In general, machine learning algorithms tend to perform better when the distribution of variables is normal -- in other words, performance tends to improve for variables that have a standard distribution.

Feature Transformation

def transform_var(col, df):
    skew_dict = {} # Creating dictionary to store skew values
    df[f'{col}_log'] = np.log1p(df[f'{col}'])
    df[f'{col}_box'] = df[f'{col}'].replace(0, 0.001) # Replacing as Boxcox can't transform values that are 0
    df[f'{col}_box'] = boxcox(df[f'{col}_box'])[0]
    df[f'{col}_sqrt'] = np.sqrt(df[f'{col}'])
    
    skew_dict['Original'] = df[f'{col}'].skew()
    skew_dict['Log1p'] = df[f'{col}_log'].skew()
    skew_dict['Boxcox'] = df[f'{col}_box'].skew()
    skew_dict['Square Root'] = df[f'{col}_sqrt'].skew()
    return skew_dict

def plot_transform(col, df):
    fig, ax = plt.subplots(2, 2, figsize=(13,9), sharey=True)
    ax = ax.ravel()
    sns.histplot(df[f'{col}'], ax=ax[0])
    ax[0].set_title(f"Original (Skew: {skew_dict['Original']:.3f})", fontsize=14)
    sns.histplot(df[f'{col}_log'], ax=ax[1])
    ax[1].set_title(f"Log1p (Skew: {skew_dict['Log1p']:.3f})", fontsize=14)
    sns.histplot(df[f'{col}_box'], ax=ax[2])
    ax[2].set_title(f"Boxcox (Skew: {skew_dict['Boxcox']:.3f})", fontsize=14)
    sns.histplot(df[f'{col}_sqrt'], ax=ax[3])
    ax[3].set_title(f"Square Root (Skew: {skew_dict['Square Root']:.3f})", fontsize=14)
    for ax in ax:
        ax.set_xlabel('')
        ax.set_ylabel('')
    plt.suptitle('Transformed Word Count', fontsize=18)
    plt.tight_layout()

Here, we can see the effectiveness of various transformation methods. The Boxcox transformation seems to work best here -- our data is still slightly skewed but much closer to a normal distribution.

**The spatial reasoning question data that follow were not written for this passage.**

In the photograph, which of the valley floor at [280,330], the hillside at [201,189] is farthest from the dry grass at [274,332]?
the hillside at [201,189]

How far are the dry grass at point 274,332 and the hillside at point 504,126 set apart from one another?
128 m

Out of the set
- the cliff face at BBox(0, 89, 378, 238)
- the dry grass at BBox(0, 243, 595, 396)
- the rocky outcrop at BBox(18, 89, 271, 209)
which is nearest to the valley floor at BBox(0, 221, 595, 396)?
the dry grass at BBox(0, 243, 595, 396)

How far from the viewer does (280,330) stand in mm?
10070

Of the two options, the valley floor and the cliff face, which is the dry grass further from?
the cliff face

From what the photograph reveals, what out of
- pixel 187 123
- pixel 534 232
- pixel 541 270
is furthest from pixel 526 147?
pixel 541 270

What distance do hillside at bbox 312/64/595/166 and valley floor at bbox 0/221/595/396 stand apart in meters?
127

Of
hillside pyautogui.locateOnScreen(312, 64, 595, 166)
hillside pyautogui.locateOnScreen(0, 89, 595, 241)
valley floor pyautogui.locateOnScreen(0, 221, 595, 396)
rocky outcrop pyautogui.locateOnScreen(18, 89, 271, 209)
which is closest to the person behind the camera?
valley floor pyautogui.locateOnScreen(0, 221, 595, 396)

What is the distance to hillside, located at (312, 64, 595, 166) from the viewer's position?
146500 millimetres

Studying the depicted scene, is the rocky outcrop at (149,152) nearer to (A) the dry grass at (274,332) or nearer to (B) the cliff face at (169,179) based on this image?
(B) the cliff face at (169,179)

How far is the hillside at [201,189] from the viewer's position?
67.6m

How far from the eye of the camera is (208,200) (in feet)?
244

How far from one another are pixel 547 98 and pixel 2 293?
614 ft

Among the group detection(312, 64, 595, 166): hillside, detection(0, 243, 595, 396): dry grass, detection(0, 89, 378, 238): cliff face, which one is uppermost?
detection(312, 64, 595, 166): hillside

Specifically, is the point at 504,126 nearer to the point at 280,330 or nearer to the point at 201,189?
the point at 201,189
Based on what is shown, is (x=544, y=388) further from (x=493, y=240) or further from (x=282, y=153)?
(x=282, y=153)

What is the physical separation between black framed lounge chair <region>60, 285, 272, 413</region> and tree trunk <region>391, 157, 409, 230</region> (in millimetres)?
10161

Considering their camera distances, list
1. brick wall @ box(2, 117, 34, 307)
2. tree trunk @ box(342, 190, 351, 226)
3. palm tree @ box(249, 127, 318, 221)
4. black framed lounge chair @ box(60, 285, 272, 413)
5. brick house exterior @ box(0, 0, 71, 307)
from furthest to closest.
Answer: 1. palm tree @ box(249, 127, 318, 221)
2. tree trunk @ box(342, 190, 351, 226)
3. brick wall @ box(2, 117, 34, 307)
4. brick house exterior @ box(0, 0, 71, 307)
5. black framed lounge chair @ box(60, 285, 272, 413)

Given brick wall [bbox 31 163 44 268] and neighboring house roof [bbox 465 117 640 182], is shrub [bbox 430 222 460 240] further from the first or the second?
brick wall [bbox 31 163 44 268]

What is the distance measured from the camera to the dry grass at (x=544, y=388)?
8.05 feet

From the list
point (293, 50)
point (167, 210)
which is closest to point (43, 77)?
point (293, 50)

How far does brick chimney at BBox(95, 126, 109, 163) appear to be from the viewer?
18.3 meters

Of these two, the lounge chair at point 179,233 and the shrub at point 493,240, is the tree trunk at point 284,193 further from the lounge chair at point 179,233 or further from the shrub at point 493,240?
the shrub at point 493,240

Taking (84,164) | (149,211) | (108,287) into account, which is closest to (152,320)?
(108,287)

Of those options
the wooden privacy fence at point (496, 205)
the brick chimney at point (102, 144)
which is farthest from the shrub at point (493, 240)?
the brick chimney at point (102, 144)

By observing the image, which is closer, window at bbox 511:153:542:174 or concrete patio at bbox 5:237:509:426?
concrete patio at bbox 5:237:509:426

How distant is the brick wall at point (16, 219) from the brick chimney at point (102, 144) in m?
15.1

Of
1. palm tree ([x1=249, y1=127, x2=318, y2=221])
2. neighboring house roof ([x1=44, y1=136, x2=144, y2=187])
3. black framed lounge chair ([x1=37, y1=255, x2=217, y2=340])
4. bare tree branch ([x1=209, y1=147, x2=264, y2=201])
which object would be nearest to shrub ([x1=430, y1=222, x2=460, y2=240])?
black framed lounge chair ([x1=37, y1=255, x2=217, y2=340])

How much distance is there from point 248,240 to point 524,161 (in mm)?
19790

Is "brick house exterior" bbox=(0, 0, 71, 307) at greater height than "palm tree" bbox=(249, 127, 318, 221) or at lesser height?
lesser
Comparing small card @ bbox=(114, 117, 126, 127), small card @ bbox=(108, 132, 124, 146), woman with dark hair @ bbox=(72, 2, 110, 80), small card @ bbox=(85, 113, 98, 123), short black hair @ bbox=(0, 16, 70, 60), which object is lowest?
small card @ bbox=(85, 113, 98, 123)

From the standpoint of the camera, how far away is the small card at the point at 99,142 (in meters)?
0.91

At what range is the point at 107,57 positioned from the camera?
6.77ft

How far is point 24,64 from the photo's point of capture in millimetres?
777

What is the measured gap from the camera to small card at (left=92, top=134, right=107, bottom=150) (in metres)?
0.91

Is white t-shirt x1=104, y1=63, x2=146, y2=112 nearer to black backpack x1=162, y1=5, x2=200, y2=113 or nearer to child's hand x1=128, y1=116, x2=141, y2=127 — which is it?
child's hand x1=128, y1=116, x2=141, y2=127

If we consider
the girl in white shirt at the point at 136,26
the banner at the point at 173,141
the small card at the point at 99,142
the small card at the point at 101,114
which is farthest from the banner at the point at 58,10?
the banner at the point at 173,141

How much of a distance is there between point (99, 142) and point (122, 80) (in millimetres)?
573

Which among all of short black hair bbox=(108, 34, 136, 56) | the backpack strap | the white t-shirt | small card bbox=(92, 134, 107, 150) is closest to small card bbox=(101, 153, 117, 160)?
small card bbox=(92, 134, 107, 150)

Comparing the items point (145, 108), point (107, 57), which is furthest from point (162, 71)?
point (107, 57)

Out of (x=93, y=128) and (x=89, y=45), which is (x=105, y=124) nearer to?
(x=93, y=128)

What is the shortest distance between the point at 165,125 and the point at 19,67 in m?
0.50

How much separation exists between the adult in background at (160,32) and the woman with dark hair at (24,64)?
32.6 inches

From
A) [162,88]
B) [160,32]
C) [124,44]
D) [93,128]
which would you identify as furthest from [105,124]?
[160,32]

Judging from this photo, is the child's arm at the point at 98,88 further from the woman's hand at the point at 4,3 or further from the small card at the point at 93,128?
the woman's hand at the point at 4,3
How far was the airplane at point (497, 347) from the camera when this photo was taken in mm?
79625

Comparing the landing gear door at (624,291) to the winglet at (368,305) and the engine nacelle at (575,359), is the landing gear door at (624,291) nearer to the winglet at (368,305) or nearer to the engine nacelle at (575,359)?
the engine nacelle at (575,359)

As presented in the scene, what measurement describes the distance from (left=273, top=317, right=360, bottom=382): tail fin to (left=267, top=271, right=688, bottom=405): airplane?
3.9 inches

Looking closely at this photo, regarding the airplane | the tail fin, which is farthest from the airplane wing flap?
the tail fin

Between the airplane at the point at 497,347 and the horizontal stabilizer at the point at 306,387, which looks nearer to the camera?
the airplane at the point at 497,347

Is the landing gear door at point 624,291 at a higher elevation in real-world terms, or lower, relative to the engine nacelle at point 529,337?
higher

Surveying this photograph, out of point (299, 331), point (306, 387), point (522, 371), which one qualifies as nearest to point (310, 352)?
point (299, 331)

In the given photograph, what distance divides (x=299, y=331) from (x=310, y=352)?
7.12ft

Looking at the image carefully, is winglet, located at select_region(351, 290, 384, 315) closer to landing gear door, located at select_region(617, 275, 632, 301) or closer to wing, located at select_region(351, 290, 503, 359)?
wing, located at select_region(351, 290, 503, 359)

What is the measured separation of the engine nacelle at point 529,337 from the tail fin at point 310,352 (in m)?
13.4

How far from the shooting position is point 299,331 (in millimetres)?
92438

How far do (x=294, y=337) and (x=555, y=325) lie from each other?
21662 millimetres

skew_dict = transform_var('word_count', train)
plot_transform('word_count', train)

# There are a few extreme outliers in our data
plt.figure(figsize=(16,4))
sns.boxplot(data=train['word_count'], orient='h')
plt.yticks([])
plt.xlabel('Word Count')
plt.title('Word Count', fontsize=18);

Number of Comments versus Word Count

Does word count, or the length of an article affect the number of comments on each article? In the plot below, we can see that there's generally a positive relationship between these two variables, except for OpEd articles where it seems that word count doesn't affect number of comments at all. OpEd articles have an average of around 1100 words.

# Combining different newsdesk names
plt.figure(figsize=(12, 10))
train['newsdesk'] = train['newsdesk'].apply(lambda x: 'The Upshot' if x=='Upshot' else x)
train['newsdesk'] = train['newsdesk'].apply(lambda x: 'OpEd' if x=='Opinion' else x)
train['newsdesk'] = train['newsdesk'].apply(lambda x: 'AtHome' if x=='At Home' else x)

# OpEd length doesn't affect number of comments -- but longer news from the Washington desk does
g = sns.lmplot(data=train.loc[train['newsdesk'].isin(top_news_df)], x='word_count', y='n_comments', 
               hue='newsdesk', palette='tab10', height=8, aspect=1.10, scatter_kws={'alpha':0.3, 's':15}, legend_out=False)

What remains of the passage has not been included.